▶ _Exercise text_
________________________________________
In this study, we have reported the synthesis of GO using the Hummers method and an h-MoO3/GO composite using the hydrothermal method, and we studied the supercapacitor performance. As part of this investigation, we examined the supercapacitive characteristics of h-MoO3 and h-MoO3/GO, along with the structural and morphological characteristics of this material. Graphene acted as conductive and supportive material. Previous studies have discovered MoO3 in different crystalline forms, e.g., orthorhombic, monoclinic, etc.9) Using hexagonal MoO3 as a base material adds novelty, especially with its unique electrochemical properties. The study demonstrates that the hexagonal crystal structure of MoO3 remains complete even after the incorporation of GO in h-MoO3, confirming the material’s structural stability. This aspect of maintaining structural integrity is a notable finding that may not have been emphasized in another research. The study aims to assess the impact of GO incorporation on the morphology, crystalline structure and the electrochemical performance of SCs.31,32) As prepared h-MoO3/GO exhibits excellent electrochemical performance with the highest specific capacitance 134 Fg-1 at a current density of 3 mA/cm-2. And superior energy density of 26.8 Wh/kg-1 and power density of 560 W/kg-1. Compared to other reports in the literature, this is the best supercapacitor performance that we are aware of, especially in terms of specific capacitance, cyclic stability, and energy density value.

2. Experimental Procedure

2.1. Materials and method

All the chemical reagents are commercially available ammonium heptamolybdate tetrahydrate [(NH4)6Mo7O24·4H2O] was used as a precursor and 3 M HNO3 was used for adjusting the pH of the solution, sodium nitrate (NaNO3), hydrogen peroxide (H2O2), concentrated sulfuric acid (H2SO4), potassium permanent (KMnO4), the graphite powder was obtained from Alfa Aesar chemicals are of analytical grade and used without any further purifications. Distilled water was obtained by using a distilled water purification system.
________________________________________
▶ _Information given_

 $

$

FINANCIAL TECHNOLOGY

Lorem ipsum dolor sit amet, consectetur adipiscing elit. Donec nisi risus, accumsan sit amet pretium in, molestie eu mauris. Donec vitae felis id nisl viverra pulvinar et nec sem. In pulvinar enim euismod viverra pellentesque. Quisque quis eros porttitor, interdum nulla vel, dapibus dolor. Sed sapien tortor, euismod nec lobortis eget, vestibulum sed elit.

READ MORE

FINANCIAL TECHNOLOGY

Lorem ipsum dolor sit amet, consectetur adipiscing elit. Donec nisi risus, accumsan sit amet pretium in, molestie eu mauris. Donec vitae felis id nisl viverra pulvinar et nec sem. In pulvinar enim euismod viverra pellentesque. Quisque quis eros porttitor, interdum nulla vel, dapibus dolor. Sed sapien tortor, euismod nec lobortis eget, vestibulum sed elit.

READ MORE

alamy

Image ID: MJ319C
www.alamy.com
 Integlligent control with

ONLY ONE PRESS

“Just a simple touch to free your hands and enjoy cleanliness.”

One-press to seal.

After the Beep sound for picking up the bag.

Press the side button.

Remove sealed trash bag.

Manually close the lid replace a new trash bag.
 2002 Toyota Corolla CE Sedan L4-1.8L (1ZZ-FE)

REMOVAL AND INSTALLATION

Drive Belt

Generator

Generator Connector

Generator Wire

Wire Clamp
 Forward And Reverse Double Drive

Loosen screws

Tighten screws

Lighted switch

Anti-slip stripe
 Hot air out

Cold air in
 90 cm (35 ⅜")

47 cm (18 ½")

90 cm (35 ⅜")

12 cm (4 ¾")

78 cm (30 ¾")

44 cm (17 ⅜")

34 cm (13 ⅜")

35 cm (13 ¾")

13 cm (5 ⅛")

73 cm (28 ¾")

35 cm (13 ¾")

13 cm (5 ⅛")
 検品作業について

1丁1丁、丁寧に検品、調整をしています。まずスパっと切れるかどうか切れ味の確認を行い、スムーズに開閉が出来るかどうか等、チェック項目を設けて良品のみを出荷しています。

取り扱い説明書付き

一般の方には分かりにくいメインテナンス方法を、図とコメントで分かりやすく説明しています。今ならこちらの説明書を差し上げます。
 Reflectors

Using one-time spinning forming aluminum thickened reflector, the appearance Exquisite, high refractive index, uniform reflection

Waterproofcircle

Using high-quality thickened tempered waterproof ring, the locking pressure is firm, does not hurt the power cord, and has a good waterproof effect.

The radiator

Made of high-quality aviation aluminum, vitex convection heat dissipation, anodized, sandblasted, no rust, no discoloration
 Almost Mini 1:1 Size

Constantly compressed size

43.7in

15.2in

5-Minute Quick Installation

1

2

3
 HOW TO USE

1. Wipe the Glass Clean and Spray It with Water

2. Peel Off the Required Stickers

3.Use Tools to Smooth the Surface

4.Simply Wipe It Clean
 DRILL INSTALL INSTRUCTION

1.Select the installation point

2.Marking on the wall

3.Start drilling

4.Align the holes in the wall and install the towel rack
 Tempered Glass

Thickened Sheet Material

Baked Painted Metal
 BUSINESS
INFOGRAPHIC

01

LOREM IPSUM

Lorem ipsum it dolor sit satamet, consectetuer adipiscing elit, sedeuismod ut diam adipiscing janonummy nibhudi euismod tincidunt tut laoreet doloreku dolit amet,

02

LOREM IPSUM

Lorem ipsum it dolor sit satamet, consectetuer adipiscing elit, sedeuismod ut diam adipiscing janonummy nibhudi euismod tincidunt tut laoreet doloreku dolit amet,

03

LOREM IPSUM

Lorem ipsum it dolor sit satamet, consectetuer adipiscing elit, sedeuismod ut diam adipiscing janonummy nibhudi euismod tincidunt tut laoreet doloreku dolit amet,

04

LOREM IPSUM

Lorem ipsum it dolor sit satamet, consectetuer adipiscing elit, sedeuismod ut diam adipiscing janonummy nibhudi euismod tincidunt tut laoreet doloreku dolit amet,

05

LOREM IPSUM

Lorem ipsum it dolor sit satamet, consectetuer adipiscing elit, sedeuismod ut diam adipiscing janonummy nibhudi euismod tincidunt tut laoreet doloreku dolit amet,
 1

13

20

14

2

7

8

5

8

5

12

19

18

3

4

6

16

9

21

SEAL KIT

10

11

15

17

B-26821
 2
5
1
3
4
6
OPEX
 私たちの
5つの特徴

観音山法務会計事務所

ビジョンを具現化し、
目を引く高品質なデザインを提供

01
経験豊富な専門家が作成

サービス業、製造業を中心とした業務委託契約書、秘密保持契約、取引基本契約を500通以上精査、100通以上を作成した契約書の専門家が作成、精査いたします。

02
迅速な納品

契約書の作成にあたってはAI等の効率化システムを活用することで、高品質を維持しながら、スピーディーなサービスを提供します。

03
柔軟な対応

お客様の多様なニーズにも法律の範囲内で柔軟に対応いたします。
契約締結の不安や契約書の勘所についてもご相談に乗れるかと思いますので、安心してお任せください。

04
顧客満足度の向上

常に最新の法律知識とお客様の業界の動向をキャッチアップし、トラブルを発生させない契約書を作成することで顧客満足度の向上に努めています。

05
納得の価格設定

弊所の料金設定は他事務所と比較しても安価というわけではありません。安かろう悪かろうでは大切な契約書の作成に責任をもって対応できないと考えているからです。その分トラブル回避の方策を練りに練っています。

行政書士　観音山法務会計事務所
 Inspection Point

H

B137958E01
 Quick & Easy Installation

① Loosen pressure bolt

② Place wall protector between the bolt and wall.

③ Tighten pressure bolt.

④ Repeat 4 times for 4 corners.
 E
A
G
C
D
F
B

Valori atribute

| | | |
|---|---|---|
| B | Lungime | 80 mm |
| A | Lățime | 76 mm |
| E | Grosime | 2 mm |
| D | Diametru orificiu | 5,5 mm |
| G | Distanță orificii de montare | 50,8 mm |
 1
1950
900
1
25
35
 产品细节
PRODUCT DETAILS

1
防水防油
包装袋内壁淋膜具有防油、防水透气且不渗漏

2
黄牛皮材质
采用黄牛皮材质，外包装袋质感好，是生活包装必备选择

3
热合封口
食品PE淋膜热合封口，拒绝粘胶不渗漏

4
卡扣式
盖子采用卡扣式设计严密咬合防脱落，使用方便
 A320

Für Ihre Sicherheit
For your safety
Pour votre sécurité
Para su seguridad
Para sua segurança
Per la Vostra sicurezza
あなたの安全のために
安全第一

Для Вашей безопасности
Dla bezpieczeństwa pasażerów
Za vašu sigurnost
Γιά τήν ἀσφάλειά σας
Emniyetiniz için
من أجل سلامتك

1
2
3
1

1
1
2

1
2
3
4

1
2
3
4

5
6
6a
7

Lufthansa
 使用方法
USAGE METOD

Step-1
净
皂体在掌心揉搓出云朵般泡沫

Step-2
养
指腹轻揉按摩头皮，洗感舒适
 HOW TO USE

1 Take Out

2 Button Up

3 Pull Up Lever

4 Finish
________________________________________
▶ _Task objective_
In the supercapacitor text, which reagent was used to adjust the pH of the solution?

▶ _Completed task_
3 M HNO3 was used to adjust the pH of the solution.